> [PAGE TEXT]:
***

All aspects have their own special role among the others, connected with the good they introduce. For example, the quantitative aspect speaks of the number of aspects and the aesthetic speaks of their harmony. But, arguably, the lingual's special place is more special. Dooyeweerd believed that Meaning is more fundamental than Being [Dooyeweerd, 1984,I:4], that Meaning always refers beyond itself first to all else in creation and then eventually to The Origin (God), that creation is 'speaking' of God, and that humanity is an image or representation of God within it (we do not explore the theological complexities of this latter here). While our functioning in all aspects is a functioning embedded in Meaning, the lingual aspect enables human beings to handle Meaning deliberately - to express what we mean, not just to refer to (as recognised by the field of linguistic semantics) but also intend (as recognised by pragmatics) as living within the framework of Meaning that is the aspects in their harmony. Dooyeweerd's picture suggests that Meaning is somehow especially associated with the Origin, so in being able to handle Meaning under our own volition human beings are similar, in a tiny way, to the Origin.

Opening up of this Aspect x

Throughout human history, the potential of the lingual aspect has been opened up by poetry, writing, drawing, printing, radio, photography, film, computers and Internet. In more detail ("externalised meaning" refers to the meaning carried by the symbols we create when we function lingually):

Non-Absoluteness of the Lingual Aspect x

The lingual aspect cannot stand alone in our functioning, and it cannot be the self-dependent basis of all other functioning. Some, though, elevate it as such. However, all social functioning depends foundationally on it.

Wittgenstein

Wittgenstein, in his Tractatus, tried to solve what is known as Russell's problem, namely that in logic there is an inherent inconsistency, and thus that logic cannot be 'grounded' in itself but needs some factor outside itself on which to stand. He proposed that if we adopt the idea of the symbol, by which we mean a token that refers to something 'out there' (whether imaginary or real, it matters not), then logic can be 'grounded'. So he wrote his Tractatus.

However, right at the end of his enormous work, one finds the enigmatic phrase "That whereof one cannot speak, one should keep silent." That is, there are some things that are inherently beyond language's ability to encapsulate. One example is the word (token) 'object': to what does this refer? Only to the symbol itself: a circular kind of relationship, which means that here, at the very bottom level of language is something that is floating. Language itself cannot be 'grounded'. The lingual aspect is inherently non-absolute.

The sad thing is that Wittgenstein went off into 'language games' as the basis for all things; he still tried for an absolute foundation, and ended up giving us a reductionism.

***

> [GIVEN RECORDS]:
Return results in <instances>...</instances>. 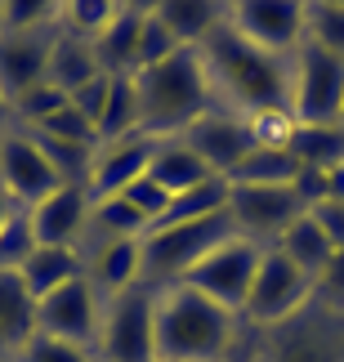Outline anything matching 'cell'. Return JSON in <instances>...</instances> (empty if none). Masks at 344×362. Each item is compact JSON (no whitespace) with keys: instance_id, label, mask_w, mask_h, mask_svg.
Listing matches in <instances>:
<instances>
[{"instance_id":"cell-42","label":"cell","mask_w":344,"mask_h":362,"mask_svg":"<svg viewBox=\"0 0 344 362\" xmlns=\"http://www.w3.org/2000/svg\"><path fill=\"white\" fill-rule=\"evenodd\" d=\"M13 215H18V206H13V197H9L5 188H0V224H9Z\"/></svg>"},{"instance_id":"cell-4","label":"cell","mask_w":344,"mask_h":362,"mask_svg":"<svg viewBox=\"0 0 344 362\" xmlns=\"http://www.w3.org/2000/svg\"><path fill=\"white\" fill-rule=\"evenodd\" d=\"M232 358L242 362H344V309L313 296L295 317L278 327H242ZM228 358V362H232Z\"/></svg>"},{"instance_id":"cell-21","label":"cell","mask_w":344,"mask_h":362,"mask_svg":"<svg viewBox=\"0 0 344 362\" xmlns=\"http://www.w3.org/2000/svg\"><path fill=\"white\" fill-rule=\"evenodd\" d=\"M36 336V300L27 296L23 277L0 269V358H13Z\"/></svg>"},{"instance_id":"cell-17","label":"cell","mask_w":344,"mask_h":362,"mask_svg":"<svg viewBox=\"0 0 344 362\" xmlns=\"http://www.w3.org/2000/svg\"><path fill=\"white\" fill-rule=\"evenodd\" d=\"M54 32L59 27H49V32H0V94L9 103L32 86H45Z\"/></svg>"},{"instance_id":"cell-43","label":"cell","mask_w":344,"mask_h":362,"mask_svg":"<svg viewBox=\"0 0 344 362\" xmlns=\"http://www.w3.org/2000/svg\"><path fill=\"white\" fill-rule=\"evenodd\" d=\"M331 197L344 202V165H340V170H331Z\"/></svg>"},{"instance_id":"cell-30","label":"cell","mask_w":344,"mask_h":362,"mask_svg":"<svg viewBox=\"0 0 344 362\" xmlns=\"http://www.w3.org/2000/svg\"><path fill=\"white\" fill-rule=\"evenodd\" d=\"M304 40L344 59V0H304Z\"/></svg>"},{"instance_id":"cell-24","label":"cell","mask_w":344,"mask_h":362,"mask_svg":"<svg viewBox=\"0 0 344 362\" xmlns=\"http://www.w3.org/2000/svg\"><path fill=\"white\" fill-rule=\"evenodd\" d=\"M153 9L184 49H197L224 23V5L219 0H153Z\"/></svg>"},{"instance_id":"cell-36","label":"cell","mask_w":344,"mask_h":362,"mask_svg":"<svg viewBox=\"0 0 344 362\" xmlns=\"http://www.w3.org/2000/svg\"><path fill=\"white\" fill-rule=\"evenodd\" d=\"M184 45L170 36V27L157 18V9L148 5V18H143V36H139V72L143 67H153V63H166L170 54H179Z\"/></svg>"},{"instance_id":"cell-10","label":"cell","mask_w":344,"mask_h":362,"mask_svg":"<svg viewBox=\"0 0 344 362\" xmlns=\"http://www.w3.org/2000/svg\"><path fill=\"white\" fill-rule=\"evenodd\" d=\"M99 317H103V296L94 291V282L85 273L72 277L59 291H49L45 300H36V331L40 336L81 344L90 354H94V340H99Z\"/></svg>"},{"instance_id":"cell-6","label":"cell","mask_w":344,"mask_h":362,"mask_svg":"<svg viewBox=\"0 0 344 362\" xmlns=\"http://www.w3.org/2000/svg\"><path fill=\"white\" fill-rule=\"evenodd\" d=\"M157 291L130 286L121 296L103 300L99 340H94V362H157V331H153Z\"/></svg>"},{"instance_id":"cell-25","label":"cell","mask_w":344,"mask_h":362,"mask_svg":"<svg viewBox=\"0 0 344 362\" xmlns=\"http://www.w3.org/2000/svg\"><path fill=\"white\" fill-rule=\"evenodd\" d=\"M273 246H278V250H282V255L291 259V264H299V269H304V273L313 277V282H318V273H322L326 264H331V255H336L331 238H326V233L318 228V219H313L309 211L299 215L295 224L286 228V233H282V238L273 242Z\"/></svg>"},{"instance_id":"cell-26","label":"cell","mask_w":344,"mask_h":362,"mask_svg":"<svg viewBox=\"0 0 344 362\" xmlns=\"http://www.w3.org/2000/svg\"><path fill=\"white\" fill-rule=\"evenodd\" d=\"M299 175V161L291 148H251L246 161L228 175V184H251V188H291Z\"/></svg>"},{"instance_id":"cell-48","label":"cell","mask_w":344,"mask_h":362,"mask_svg":"<svg viewBox=\"0 0 344 362\" xmlns=\"http://www.w3.org/2000/svg\"><path fill=\"white\" fill-rule=\"evenodd\" d=\"M0 130H5V125H0Z\"/></svg>"},{"instance_id":"cell-41","label":"cell","mask_w":344,"mask_h":362,"mask_svg":"<svg viewBox=\"0 0 344 362\" xmlns=\"http://www.w3.org/2000/svg\"><path fill=\"white\" fill-rule=\"evenodd\" d=\"M309 215L318 219V228L326 233V238H331V246L344 250V202H340V197H326V202L313 206Z\"/></svg>"},{"instance_id":"cell-32","label":"cell","mask_w":344,"mask_h":362,"mask_svg":"<svg viewBox=\"0 0 344 362\" xmlns=\"http://www.w3.org/2000/svg\"><path fill=\"white\" fill-rule=\"evenodd\" d=\"M112 9H117V0H63L59 5V27L81 36V40H94L107 27Z\"/></svg>"},{"instance_id":"cell-2","label":"cell","mask_w":344,"mask_h":362,"mask_svg":"<svg viewBox=\"0 0 344 362\" xmlns=\"http://www.w3.org/2000/svg\"><path fill=\"white\" fill-rule=\"evenodd\" d=\"M242 327L246 322L232 309L192 291L188 282L157 291V362H228L242 340Z\"/></svg>"},{"instance_id":"cell-9","label":"cell","mask_w":344,"mask_h":362,"mask_svg":"<svg viewBox=\"0 0 344 362\" xmlns=\"http://www.w3.org/2000/svg\"><path fill=\"white\" fill-rule=\"evenodd\" d=\"M259 259H264V246L251 242V238H242V233H232V238H228V242H219L210 255H206L197 269L184 277V282H188L192 291L210 296L215 304H224V309H232V313L242 317Z\"/></svg>"},{"instance_id":"cell-45","label":"cell","mask_w":344,"mask_h":362,"mask_svg":"<svg viewBox=\"0 0 344 362\" xmlns=\"http://www.w3.org/2000/svg\"><path fill=\"white\" fill-rule=\"evenodd\" d=\"M340 125H344V99H340Z\"/></svg>"},{"instance_id":"cell-33","label":"cell","mask_w":344,"mask_h":362,"mask_svg":"<svg viewBox=\"0 0 344 362\" xmlns=\"http://www.w3.org/2000/svg\"><path fill=\"white\" fill-rule=\"evenodd\" d=\"M59 5L63 0H0L5 32H49L59 27Z\"/></svg>"},{"instance_id":"cell-8","label":"cell","mask_w":344,"mask_h":362,"mask_svg":"<svg viewBox=\"0 0 344 362\" xmlns=\"http://www.w3.org/2000/svg\"><path fill=\"white\" fill-rule=\"evenodd\" d=\"M344 99V59L326 54L318 45H299L291 54V112L299 125H331L340 121Z\"/></svg>"},{"instance_id":"cell-39","label":"cell","mask_w":344,"mask_h":362,"mask_svg":"<svg viewBox=\"0 0 344 362\" xmlns=\"http://www.w3.org/2000/svg\"><path fill=\"white\" fill-rule=\"evenodd\" d=\"M295 197L304 202V211H313L318 202L331 197V170H318V165H299V175H295Z\"/></svg>"},{"instance_id":"cell-37","label":"cell","mask_w":344,"mask_h":362,"mask_svg":"<svg viewBox=\"0 0 344 362\" xmlns=\"http://www.w3.org/2000/svg\"><path fill=\"white\" fill-rule=\"evenodd\" d=\"M13 362H94V354L81 349V344H67V340H54V336H40L36 331V336L13 354Z\"/></svg>"},{"instance_id":"cell-20","label":"cell","mask_w":344,"mask_h":362,"mask_svg":"<svg viewBox=\"0 0 344 362\" xmlns=\"http://www.w3.org/2000/svg\"><path fill=\"white\" fill-rule=\"evenodd\" d=\"M99 72V59H94V40H81L72 32H54V45H49V67H45V81L63 94H76L81 86H90Z\"/></svg>"},{"instance_id":"cell-16","label":"cell","mask_w":344,"mask_h":362,"mask_svg":"<svg viewBox=\"0 0 344 362\" xmlns=\"http://www.w3.org/2000/svg\"><path fill=\"white\" fill-rule=\"evenodd\" d=\"M157 139L153 134H126V139H107V144L94 148L85 188L90 202H107L117 192H126L139 175H148V161H153Z\"/></svg>"},{"instance_id":"cell-28","label":"cell","mask_w":344,"mask_h":362,"mask_svg":"<svg viewBox=\"0 0 344 362\" xmlns=\"http://www.w3.org/2000/svg\"><path fill=\"white\" fill-rule=\"evenodd\" d=\"M291 152L299 165H318V170H340L344 165V125H299L291 139Z\"/></svg>"},{"instance_id":"cell-11","label":"cell","mask_w":344,"mask_h":362,"mask_svg":"<svg viewBox=\"0 0 344 362\" xmlns=\"http://www.w3.org/2000/svg\"><path fill=\"white\" fill-rule=\"evenodd\" d=\"M224 18L278 59H291L304 45V0H228Z\"/></svg>"},{"instance_id":"cell-35","label":"cell","mask_w":344,"mask_h":362,"mask_svg":"<svg viewBox=\"0 0 344 362\" xmlns=\"http://www.w3.org/2000/svg\"><path fill=\"white\" fill-rule=\"evenodd\" d=\"M117 197H121V202H130L134 211L143 215V224H148V228H157L161 219H166V211H170V192L161 188L153 175H139L126 192H117Z\"/></svg>"},{"instance_id":"cell-3","label":"cell","mask_w":344,"mask_h":362,"mask_svg":"<svg viewBox=\"0 0 344 362\" xmlns=\"http://www.w3.org/2000/svg\"><path fill=\"white\" fill-rule=\"evenodd\" d=\"M134 90H139V125L153 139L184 134L192 121L215 107L210 81L201 72L197 49H179L166 63H153L143 72H134Z\"/></svg>"},{"instance_id":"cell-40","label":"cell","mask_w":344,"mask_h":362,"mask_svg":"<svg viewBox=\"0 0 344 362\" xmlns=\"http://www.w3.org/2000/svg\"><path fill=\"white\" fill-rule=\"evenodd\" d=\"M313 296L322 304H331V309H344V250H336L331 264L318 273V282H313Z\"/></svg>"},{"instance_id":"cell-7","label":"cell","mask_w":344,"mask_h":362,"mask_svg":"<svg viewBox=\"0 0 344 362\" xmlns=\"http://www.w3.org/2000/svg\"><path fill=\"white\" fill-rule=\"evenodd\" d=\"M309 300H313V277L299 269V264L286 259L278 246H264V259H259V269H255L242 322L255 327V331L278 327L286 317H295Z\"/></svg>"},{"instance_id":"cell-5","label":"cell","mask_w":344,"mask_h":362,"mask_svg":"<svg viewBox=\"0 0 344 362\" xmlns=\"http://www.w3.org/2000/svg\"><path fill=\"white\" fill-rule=\"evenodd\" d=\"M237 224L232 215H210V219H188V224H157L143 233V286H174L210 255L219 242H228Z\"/></svg>"},{"instance_id":"cell-29","label":"cell","mask_w":344,"mask_h":362,"mask_svg":"<svg viewBox=\"0 0 344 362\" xmlns=\"http://www.w3.org/2000/svg\"><path fill=\"white\" fill-rule=\"evenodd\" d=\"M126 134H143V125H139V90H134V76H112L107 107H103V121H99V144H107V139H126Z\"/></svg>"},{"instance_id":"cell-31","label":"cell","mask_w":344,"mask_h":362,"mask_svg":"<svg viewBox=\"0 0 344 362\" xmlns=\"http://www.w3.org/2000/svg\"><path fill=\"white\" fill-rule=\"evenodd\" d=\"M246 130H251V144H255V148H291L299 121H295V112H291L286 103H278V107L246 112Z\"/></svg>"},{"instance_id":"cell-1","label":"cell","mask_w":344,"mask_h":362,"mask_svg":"<svg viewBox=\"0 0 344 362\" xmlns=\"http://www.w3.org/2000/svg\"><path fill=\"white\" fill-rule=\"evenodd\" d=\"M197 59H201L206 81H210L215 107L246 117V112L278 107L291 99V59H278V54L251 45L228 18L197 45Z\"/></svg>"},{"instance_id":"cell-12","label":"cell","mask_w":344,"mask_h":362,"mask_svg":"<svg viewBox=\"0 0 344 362\" xmlns=\"http://www.w3.org/2000/svg\"><path fill=\"white\" fill-rule=\"evenodd\" d=\"M63 179L49 165V157L40 152V144L18 125H5L0 130V188L13 197L18 211H32L40 197H49Z\"/></svg>"},{"instance_id":"cell-34","label":"cell","mask_w":344,"mask_h":362,"mask_svg":"<svg viewBox=\"0 0 344 362\" xmlns=\"http://www.w3.org/2000/svg\"><path fill=\"white\" fill-rule=\"evenodd\" d=\"M32 134H49V139H67V144H85V148H99V130L76 112L72 103H63L54 117H45L40 125H32Z\"/></svg>"},{"instance_id":"cell-13","label":"cell","mask_w":344,"mask_h":362,"mask_svg":"<svg viewBox=\"0 0 344 362\" xmlns=\"http://www.w3.org/2000/svg\"><path fill=\"white\" fill-rule=\"evenodd\" d=\"M228 215L237 224L242 238H251L259 246H273L286 228L304 215V202L295 197V188H251V184H232Z\"/></svg>"},{"instance_id":"cell-44","label":"cell","mask_w":344,"mask_h":362,"mask_svg":"<svg viewBox=\"0 0 344 362\" xmlns=\"http://www.w3.org/2000/svg\"><path fill=\"white\" fill-rule=\"evenodd\" d=\"M0 125H9V99L0 94Z\"/></svg>"},{"instance_id":"cell-47","label":"cell","mask_w":344,"mask_h":362,"mask_svg":"<svg viewBox=\"0 0 344 362\" xmlns=\"http://www.w3.org/2000/svg\"><path fill=\"white\" fill-rule=\"evenodd\" d=\"M0 362H13V358H0Z\"/></svg>"},{"instance_id":"cell-23","label":"cell","mask_w":344,"mask_h":362,"mask_svg":"<svg viewBox=\"0 0 344 362\" xmlns=\"http://www.w3.org/2000/svg\"><path fill=\"white\" fill-rule=\"evenodd\" d=\"M81 273H85V259H81V250H67V246H36L32 255H27V264L18 269L32 300H45L49 291L67 286Z\"/></svg>"},{"instance_id":"cell-18","label":"cell","mask_w":344,"mask_h":362,"mask_svg":"<svg viewBox=\"0 0 344 362\" xmlns=\"http://www.w3.org/2000/svg\"><path fill=\"white\" fill-rule=\"evenodd\" d=\"M143 18H148V5H139V0H117L107 27L94 36V59H99L103 76H134L139 72Z\"/></svg>"},{"instance_id":"cell-46","label":"cell","mask_w":344,"mask_h":362,"mask_svg":"<svg viewBox=\"0 0 344 362\" xmlns=\"http://www.w3.org/2000/svg\"><path fill=\"white\" fill-rule=\"evenodd\" d=\"M0 32H5V13H0Z\"/></svg>"},{"instance_id":"cell-22","label":"cell","mask_w":344,"mask_h":362,"mask_svg":"<svg viewBox=\"0 0 344 362\" xmlns=\"http://www.w3.org/2000/svg\"><path fill=\"white\" fill-rule=\"evenodd\" d=\"M148 175H153L157 184L170 192V197H179V192H188V188H197V184H206V179H210L206 161H201L179 134H174V139H157L153 161H148Z\"/></svg>"},{"instance_id":"cell-27","label":"cell","mask_w":344,"mask_h":362,"mask_svg":"<svg viewBox=\"0 0 344 362\" xmlns=\"http://www.w3.org/2000/svg\"><path fill=\"white\" fill-rule=\"evenodd\" d=\"M228 197H232V184L224 175H210L206 184L179 192L170 197V211L161 224H188V219H210V215H228Z\"/></svg>"},{"instance_id":"cell-19","label":"cell","mask_w":344,"mask_h":362,"mask_svg":"<svg viewBox=\"0 0 344 362\" xmlns=\"http://www.w3.org/2000/svg\"><path fill=\"white\" fill-rule=\"evenodd\" d=\"M81 259H85V277L94 282V291H99L103 300L143 282V238L94 242V246L81 250Z\"/></svg>"},{"instance_id":"cell-15","label":"cell","mask_w":344,"mask_h":362,"mask_svg":"<svg viewBox=\"0 0 344 362\" xmlns=\"http://www.w3.org/2000/svg\"><path fill=\"white\" fill-rule=\"evenodd\" d=\"M179 139H184V144L206 161V170L224 175V179L237 170V165L246 161V152L255 148L251 144V130H246V117L242 112H228V107H210V112L197 117Z\"/></svg>"},{"instance_id":"cell-38","label":"cell","mask_w":344,"mask_h":362,"mask_svg":"<svg viewBox=\"0 0 344 362\" xmlns=\"http://www.w3.org/2000/svg\"><path fill=\"white\" fill-rule=\"evenodd\" d=\"M107 90H112V76H94L90 86H81L76 94H67V103L76 107L81 117H85L94 130H99V121H103V107H107Z\"/></svg>"},{"instance_id":"cell-14","label":"cell","mask_w":344,"mask_h":362,"mask_svg":"<svg viewBox=\"0 0 344 362\" xmlns=\"http://www.w3.org/2000/svg\"><path fill=\"white\" fill-rule=\"evenodd\" d=\"M90 188L85 184H59L49 197H40L32 211H27V224H32V238L36 246H67V250H81L90 233Z\"/></svg>"}]
</instances>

***

> [REQUIRED ACTIONS]:
1 – Answer these from the text on the lingual aspect:
(a) What did Dooyeweerd believe is more fundamental than Being?
(b) What problem did Wittgenstein try to solve in his Tractatus?
(c) What did Wittgenstein later go off into as the basis for all things?
2 – Extend the text on the lingual aspect with the next part, picking up after its final sentence.
The material plays no part in this work.

> [ANSWERS GIVEN]:
1 –
(a) Meaning.
(b) Russell's problem: logic contains an inherent inconsistency, so it cannot be grounded in itself and needs some factor outside itself on which to stand.
(c) 'Language games.'

2 –
Foucault

Foucault (1972:118) knew well the limitation of the lingual aspect, when he said "statements (however numerous they may be) are always in deficit". Before the passage quoted above, he was discussing the 'totality of meaning' which is contained in any discourse (functioning in the lingual aspect) and which cannot be fully expressed via the discourse:

"But this primary and ultimate meaning springs up through the manifest formulations, it hides beneath what appears, and secretly duplicates it, because each discourse contains the power to say something other than what it actually says, ..."

But Foucault did not seem to think of the limitation of discourse in a negative way, but in a positive. He saw that the meaning carried lingually is only part of a much wider meaning, and spoke of

"what men 'really meant' not only in their words and texts, their discourses and their writings, but also in the institutions, practices, techniques, and objects that they produced. In relation to this implicit, sovereign, communal 'meaning', statements appear in superabundant proliferation, since it is to that meaning alone that they all refer and to it alone that they owe their truth: a plethora of signifying elements in relation to this single 'signified' (signifié)."

In this way, Foucault seemed to be reaching for what Dooyeweerd made explicit: that Meaning has a number of distinct aspects (we can see , of which the lingual is only one, and which it is the role of the lingual to provide us with a way of referring to all types of Meaning within this Created Order. This lingual way of referring is a gift to us, and a rich gift at that, but, being non-absolute like all aspects, it can never fully capture all Meaning. It cannot even capture all the meaning that we finite discoursers might mean in a situation.

Habermas

"'residua of opacity' which meant that however extensively the lifeworld background was explicated, there would always be reserves of cultural meaning upon which actors would draw, but which would remain inaccessible to conscious reflection." [Ray, Rethinking Critical Theory 1993:30].

Derrida

I am grateful to Dr. Philip Sampson for nudging me towards Derrida, with some of the following.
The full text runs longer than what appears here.